RhSilicon · ‎2023-06-28

"When you couldn't write solution, just solder it" :rolling_on_the_floor_laughing:

RhSilicon · ‎2023-06-28

Perhaps due to the fact that when the ILI9341 display operates in SPI mode and the color data is only two bytes, ends up discouraging the programmer to customize the routine using DMA.

Also, maybe whoever makes the libraries usually has a preliminary knowledge in generic systems like Arduino, where the generic API is used, to be portable to other MCUs, usually from different manufacturers.
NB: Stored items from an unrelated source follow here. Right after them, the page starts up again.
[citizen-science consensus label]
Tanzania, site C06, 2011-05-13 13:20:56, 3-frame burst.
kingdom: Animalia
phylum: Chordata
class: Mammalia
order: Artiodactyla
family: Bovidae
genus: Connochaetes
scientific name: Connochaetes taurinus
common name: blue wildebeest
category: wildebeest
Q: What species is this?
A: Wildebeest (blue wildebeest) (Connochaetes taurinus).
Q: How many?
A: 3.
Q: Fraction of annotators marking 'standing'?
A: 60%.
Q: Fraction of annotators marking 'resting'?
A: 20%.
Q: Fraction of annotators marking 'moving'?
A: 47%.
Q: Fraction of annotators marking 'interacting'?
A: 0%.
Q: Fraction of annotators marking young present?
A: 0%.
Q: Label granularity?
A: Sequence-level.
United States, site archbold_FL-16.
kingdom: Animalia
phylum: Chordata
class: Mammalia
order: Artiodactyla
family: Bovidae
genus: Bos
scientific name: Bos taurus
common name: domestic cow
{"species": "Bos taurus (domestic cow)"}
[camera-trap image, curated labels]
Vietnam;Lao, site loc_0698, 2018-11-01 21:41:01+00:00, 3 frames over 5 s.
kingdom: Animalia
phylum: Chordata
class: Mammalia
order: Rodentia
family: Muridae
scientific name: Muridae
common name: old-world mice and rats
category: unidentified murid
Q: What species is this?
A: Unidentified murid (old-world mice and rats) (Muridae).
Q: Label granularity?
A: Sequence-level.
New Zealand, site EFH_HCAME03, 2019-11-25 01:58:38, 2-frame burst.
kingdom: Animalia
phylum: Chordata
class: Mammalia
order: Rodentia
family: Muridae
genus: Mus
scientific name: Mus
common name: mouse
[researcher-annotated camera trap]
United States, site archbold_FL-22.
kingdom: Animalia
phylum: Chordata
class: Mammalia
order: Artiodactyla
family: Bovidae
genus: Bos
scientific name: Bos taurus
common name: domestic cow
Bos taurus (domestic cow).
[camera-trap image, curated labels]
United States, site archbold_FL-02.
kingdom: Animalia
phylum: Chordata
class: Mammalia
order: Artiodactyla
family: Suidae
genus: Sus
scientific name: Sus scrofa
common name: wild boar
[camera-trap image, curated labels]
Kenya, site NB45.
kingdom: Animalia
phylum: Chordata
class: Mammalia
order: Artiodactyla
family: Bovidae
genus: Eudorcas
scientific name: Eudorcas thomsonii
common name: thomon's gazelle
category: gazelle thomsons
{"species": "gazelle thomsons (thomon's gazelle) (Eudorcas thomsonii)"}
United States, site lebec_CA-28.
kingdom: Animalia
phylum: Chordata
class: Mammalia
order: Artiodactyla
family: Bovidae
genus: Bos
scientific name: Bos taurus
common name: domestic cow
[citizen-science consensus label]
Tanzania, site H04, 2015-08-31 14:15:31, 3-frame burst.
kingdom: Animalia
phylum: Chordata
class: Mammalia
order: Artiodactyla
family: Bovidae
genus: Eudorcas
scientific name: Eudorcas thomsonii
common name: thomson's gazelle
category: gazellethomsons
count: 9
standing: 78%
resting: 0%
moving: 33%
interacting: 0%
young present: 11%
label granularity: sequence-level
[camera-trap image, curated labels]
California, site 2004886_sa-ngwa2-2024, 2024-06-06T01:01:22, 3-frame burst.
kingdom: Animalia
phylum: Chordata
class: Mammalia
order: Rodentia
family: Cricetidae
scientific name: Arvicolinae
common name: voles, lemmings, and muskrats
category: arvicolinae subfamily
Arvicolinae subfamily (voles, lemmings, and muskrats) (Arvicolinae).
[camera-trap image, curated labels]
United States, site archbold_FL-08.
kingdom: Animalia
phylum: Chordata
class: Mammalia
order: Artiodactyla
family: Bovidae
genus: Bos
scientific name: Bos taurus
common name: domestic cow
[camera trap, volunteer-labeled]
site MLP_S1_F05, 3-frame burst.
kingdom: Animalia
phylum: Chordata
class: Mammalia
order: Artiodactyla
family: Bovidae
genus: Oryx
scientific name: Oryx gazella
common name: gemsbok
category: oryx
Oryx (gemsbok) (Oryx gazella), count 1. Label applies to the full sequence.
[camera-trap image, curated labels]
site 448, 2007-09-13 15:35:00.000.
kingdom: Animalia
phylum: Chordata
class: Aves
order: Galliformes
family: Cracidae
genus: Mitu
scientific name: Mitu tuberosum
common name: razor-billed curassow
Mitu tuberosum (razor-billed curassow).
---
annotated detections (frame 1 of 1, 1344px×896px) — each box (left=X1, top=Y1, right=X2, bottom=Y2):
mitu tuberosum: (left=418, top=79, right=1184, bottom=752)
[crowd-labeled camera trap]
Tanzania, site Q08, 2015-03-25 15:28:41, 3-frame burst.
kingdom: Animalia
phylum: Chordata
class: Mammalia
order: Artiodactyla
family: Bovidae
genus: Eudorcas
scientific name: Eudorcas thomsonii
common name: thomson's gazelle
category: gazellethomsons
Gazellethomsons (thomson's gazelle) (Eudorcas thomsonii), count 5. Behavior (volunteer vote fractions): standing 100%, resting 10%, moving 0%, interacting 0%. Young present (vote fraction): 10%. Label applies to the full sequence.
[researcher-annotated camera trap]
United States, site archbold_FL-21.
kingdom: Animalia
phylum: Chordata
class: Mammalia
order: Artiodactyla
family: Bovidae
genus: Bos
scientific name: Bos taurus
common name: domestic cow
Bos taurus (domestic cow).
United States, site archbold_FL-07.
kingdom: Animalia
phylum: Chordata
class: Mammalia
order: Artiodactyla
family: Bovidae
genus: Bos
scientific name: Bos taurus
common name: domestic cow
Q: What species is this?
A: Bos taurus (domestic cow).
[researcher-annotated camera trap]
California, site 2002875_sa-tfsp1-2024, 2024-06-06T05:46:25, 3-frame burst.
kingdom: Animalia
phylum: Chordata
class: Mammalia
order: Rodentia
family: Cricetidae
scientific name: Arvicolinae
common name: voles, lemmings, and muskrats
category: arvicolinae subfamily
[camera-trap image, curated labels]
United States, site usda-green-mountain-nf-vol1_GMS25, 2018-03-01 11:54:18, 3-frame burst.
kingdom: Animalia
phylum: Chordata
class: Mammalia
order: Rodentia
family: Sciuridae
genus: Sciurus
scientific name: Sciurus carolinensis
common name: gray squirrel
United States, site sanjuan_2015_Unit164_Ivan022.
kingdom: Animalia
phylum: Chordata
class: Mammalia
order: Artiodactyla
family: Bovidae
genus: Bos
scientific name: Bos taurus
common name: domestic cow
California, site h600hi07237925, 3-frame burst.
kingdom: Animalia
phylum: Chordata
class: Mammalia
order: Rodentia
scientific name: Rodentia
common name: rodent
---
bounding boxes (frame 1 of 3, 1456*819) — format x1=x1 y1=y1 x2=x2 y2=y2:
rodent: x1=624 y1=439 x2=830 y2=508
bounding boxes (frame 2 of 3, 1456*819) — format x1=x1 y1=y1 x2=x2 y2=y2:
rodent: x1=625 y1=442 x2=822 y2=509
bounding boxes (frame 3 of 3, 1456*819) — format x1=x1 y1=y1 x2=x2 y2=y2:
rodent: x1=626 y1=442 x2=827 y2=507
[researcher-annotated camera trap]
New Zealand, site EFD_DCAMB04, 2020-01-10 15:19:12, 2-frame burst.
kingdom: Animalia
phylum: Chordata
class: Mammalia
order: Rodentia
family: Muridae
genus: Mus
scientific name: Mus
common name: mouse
"And I am not even using C++, the file is named .cpp since the Arduino classes require it."

I found several libraries claiming to make use of DMA, but using HAL_SPI_Transmit() instead of HAL_SPI_Transmit_DMA().

Anyway, I had already noticed this HAL problem with the interruption of Timers, but now I'm realizing that the HAL code must be disturbing all the peripherals, due to the many adaptations inserted in the code to be generic.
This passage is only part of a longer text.